> Tâche à accomplir: Reproduisez telles quelles les lignes du matériel, depuis la toute première jusqu'à celle qui contient « Answer: wire mesh », incluse.

[Relevé de questions sur des scènes]
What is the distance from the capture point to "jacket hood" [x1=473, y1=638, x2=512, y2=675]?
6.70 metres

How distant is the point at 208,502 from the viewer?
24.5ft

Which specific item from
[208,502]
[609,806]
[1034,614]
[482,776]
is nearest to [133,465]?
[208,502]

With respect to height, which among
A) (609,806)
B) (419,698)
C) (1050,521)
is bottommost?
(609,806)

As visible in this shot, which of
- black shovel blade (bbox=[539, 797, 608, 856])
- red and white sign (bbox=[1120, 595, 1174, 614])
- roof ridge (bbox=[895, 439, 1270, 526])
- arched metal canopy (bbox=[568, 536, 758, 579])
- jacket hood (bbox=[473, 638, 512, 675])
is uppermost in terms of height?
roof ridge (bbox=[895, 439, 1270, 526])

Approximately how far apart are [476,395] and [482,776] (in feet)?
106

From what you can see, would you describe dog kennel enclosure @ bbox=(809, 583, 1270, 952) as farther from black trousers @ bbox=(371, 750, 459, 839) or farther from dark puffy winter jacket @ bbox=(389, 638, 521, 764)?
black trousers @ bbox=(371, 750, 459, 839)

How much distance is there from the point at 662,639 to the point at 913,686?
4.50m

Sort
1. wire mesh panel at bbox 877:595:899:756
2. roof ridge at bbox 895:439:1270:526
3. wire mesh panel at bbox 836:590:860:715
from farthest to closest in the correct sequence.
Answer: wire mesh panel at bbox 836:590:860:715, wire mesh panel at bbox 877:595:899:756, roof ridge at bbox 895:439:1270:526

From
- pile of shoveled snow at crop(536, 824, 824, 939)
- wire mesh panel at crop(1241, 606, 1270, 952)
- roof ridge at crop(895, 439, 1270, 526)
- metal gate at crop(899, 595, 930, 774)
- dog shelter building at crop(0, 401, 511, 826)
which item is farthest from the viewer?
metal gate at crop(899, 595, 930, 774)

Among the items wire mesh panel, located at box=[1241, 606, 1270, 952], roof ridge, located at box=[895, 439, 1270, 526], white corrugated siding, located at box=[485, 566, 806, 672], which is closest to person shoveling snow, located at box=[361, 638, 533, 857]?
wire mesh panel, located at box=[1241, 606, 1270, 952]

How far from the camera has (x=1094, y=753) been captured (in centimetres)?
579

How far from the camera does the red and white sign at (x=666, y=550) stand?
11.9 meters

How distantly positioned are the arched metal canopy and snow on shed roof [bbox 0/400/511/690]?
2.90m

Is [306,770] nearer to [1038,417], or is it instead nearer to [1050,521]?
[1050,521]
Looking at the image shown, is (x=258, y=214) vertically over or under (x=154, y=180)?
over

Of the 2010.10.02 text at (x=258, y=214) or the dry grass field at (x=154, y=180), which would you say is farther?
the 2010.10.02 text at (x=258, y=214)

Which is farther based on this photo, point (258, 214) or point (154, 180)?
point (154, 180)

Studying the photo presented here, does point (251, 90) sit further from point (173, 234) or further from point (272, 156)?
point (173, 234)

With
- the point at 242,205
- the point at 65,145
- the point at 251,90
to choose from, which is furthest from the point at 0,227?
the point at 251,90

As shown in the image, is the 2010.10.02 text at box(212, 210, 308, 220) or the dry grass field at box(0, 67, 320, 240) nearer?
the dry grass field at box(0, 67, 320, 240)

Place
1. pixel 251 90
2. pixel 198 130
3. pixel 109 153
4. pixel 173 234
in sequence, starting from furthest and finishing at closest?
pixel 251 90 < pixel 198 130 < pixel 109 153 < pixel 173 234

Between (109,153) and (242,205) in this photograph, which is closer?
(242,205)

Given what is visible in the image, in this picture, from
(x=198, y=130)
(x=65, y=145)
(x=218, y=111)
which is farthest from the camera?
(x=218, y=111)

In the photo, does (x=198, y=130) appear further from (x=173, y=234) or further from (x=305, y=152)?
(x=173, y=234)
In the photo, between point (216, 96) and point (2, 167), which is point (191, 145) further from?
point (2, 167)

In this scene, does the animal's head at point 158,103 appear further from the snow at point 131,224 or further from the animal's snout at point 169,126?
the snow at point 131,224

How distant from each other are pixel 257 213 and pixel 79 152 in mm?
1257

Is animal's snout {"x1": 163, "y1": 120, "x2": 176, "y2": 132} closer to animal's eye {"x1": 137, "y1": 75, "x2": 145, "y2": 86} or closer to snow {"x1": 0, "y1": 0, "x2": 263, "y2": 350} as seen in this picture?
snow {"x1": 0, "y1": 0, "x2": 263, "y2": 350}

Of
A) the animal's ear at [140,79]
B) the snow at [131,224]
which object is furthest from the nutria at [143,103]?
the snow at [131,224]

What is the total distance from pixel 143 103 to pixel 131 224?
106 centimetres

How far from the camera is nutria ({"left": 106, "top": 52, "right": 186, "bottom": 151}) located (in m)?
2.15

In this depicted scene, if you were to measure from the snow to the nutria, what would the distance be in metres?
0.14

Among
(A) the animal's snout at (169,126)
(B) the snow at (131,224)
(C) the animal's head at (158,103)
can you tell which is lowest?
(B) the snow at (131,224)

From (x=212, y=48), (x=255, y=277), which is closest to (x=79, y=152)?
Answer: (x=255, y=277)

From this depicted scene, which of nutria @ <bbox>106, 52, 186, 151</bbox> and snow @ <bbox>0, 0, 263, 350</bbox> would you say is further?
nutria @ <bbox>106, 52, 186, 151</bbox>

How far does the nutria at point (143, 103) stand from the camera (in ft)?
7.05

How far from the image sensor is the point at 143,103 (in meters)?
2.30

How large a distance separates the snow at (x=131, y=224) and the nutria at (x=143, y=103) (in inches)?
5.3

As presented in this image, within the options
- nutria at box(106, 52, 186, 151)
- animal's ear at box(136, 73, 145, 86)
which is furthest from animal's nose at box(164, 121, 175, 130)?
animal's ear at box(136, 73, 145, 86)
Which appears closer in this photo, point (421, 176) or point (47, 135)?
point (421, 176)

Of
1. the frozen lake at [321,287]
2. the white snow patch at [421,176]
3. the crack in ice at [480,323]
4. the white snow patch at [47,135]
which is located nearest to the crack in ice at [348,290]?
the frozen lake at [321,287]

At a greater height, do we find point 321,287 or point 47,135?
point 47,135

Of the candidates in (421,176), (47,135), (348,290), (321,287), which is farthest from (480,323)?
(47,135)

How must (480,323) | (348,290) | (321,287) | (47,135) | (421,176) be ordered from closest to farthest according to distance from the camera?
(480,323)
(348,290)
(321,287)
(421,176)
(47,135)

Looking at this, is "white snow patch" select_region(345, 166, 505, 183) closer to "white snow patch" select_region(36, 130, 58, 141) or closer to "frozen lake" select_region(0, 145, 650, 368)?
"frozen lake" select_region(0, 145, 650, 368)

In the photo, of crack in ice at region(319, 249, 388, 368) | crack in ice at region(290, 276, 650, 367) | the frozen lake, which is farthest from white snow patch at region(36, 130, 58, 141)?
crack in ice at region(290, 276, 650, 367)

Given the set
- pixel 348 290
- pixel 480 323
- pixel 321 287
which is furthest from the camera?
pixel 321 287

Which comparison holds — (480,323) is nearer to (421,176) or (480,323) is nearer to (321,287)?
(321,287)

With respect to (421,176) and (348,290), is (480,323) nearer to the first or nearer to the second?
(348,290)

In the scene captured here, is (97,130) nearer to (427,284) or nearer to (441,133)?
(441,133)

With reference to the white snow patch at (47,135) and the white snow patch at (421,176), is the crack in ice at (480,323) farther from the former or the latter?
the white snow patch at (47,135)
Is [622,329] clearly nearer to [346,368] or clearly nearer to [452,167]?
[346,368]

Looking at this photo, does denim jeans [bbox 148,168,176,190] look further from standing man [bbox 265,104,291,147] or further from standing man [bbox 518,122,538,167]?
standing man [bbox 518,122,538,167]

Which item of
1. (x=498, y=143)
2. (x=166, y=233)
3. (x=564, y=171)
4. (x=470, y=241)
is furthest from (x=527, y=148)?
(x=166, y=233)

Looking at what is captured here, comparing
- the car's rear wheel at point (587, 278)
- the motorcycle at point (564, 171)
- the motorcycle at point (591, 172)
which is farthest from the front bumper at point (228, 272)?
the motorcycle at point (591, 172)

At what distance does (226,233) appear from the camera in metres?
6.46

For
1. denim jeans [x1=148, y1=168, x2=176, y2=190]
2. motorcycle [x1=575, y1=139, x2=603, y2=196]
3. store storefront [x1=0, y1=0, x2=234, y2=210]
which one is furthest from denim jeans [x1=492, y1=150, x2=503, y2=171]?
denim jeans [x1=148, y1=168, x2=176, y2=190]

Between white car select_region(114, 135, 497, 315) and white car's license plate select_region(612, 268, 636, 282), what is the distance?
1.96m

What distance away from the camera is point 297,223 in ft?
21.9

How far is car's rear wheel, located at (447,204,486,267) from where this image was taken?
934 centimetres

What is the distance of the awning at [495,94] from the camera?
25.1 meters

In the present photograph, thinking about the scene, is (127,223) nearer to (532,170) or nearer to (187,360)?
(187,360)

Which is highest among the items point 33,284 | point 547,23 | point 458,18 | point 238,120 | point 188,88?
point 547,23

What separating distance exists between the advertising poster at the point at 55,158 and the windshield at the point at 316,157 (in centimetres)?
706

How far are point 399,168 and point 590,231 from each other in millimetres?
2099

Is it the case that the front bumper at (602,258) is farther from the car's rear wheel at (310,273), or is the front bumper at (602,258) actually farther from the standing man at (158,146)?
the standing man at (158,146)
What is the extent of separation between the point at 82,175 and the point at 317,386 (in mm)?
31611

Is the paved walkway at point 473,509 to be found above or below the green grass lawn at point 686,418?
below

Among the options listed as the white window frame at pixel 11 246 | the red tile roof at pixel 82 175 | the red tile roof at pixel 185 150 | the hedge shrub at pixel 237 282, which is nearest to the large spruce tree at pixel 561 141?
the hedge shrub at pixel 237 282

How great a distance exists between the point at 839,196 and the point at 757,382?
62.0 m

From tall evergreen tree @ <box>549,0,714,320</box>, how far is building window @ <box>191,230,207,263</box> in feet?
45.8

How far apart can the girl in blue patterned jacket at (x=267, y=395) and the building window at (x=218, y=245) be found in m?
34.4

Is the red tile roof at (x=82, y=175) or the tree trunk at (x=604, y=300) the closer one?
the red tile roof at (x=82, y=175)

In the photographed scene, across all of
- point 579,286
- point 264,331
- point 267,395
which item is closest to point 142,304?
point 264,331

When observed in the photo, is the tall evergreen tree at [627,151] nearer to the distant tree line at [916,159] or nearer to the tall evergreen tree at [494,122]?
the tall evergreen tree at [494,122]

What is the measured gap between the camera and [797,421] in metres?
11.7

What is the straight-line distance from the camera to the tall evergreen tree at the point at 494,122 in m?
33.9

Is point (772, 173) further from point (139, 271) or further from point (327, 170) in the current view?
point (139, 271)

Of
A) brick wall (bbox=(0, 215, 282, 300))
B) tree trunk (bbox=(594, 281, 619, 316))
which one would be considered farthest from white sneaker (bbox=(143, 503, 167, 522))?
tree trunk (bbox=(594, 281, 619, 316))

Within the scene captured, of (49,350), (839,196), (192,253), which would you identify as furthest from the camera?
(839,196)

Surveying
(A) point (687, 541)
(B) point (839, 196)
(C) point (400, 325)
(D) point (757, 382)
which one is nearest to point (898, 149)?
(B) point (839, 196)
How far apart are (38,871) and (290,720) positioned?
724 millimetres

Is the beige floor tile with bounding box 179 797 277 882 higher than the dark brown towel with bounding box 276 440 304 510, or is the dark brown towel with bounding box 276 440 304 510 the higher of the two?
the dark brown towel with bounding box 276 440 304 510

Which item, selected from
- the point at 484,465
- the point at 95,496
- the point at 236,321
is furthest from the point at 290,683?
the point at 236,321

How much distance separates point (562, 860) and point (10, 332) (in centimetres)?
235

> Réponse:
What is the distance from the capture point to "jacket hood" [x1=473, y1=638, x2=512, y2=675]?
6.70 metres

How distant is the point at 208,502 from the viewer?
24.5ft

Which specific item from
[208,502]
[609,806]
[1034,614]
[482,776]
is nearest to [133,465]?
[208,502]

With respect to height, which among
A) (609,806)
B) (419,698)
C) (1050,521)
is bottommost?
(609,806)

As visible in this shot, which of
- black shovel blade (bbox=[539, 797, 608, 856])
- red and white sign (bbox=[1120, 595, 1174, 614])
- roof ridge (bbox=[895, 439, 1270, 526])
- arched metal canopy (bbox=[568, 536, 758, 579])
- jacket hood (bbox=[473, 638, 512, 675])
is uppermost in terms of height?
roof ridge (bbox=[895, 439, 1270, 526])

Approximately how far apart are [476,395] and [482,776] (in feet)?
106

From what you can see, would you describe dog kennel enclosure @ bbox=(809, 583, 1270, 952) as farther from black trousers @ bbox=(371, 750, 459, 839) or farther from dark puffy winter jacket @ bbox=(389, 638, 521, 764)?
black trousers @ bbox=(371, 750, 459, 839)

How much distance is there from the point at 662,639 to the point at 913,686?
4.50m

Sort
1. wire mesh panel at bbox 877:595:899:756
2. roof ridge at bbox 895:439:1270:526
3. wire mesh panel at bbox 836:590:860:715
from farthest to closest in the correct sequence.
Answer: wire mesh panel at bbox 836:590:860:715, wire mesh panel at bbox 877:595:899:756, roof ridge at bbox 895:439:1270:526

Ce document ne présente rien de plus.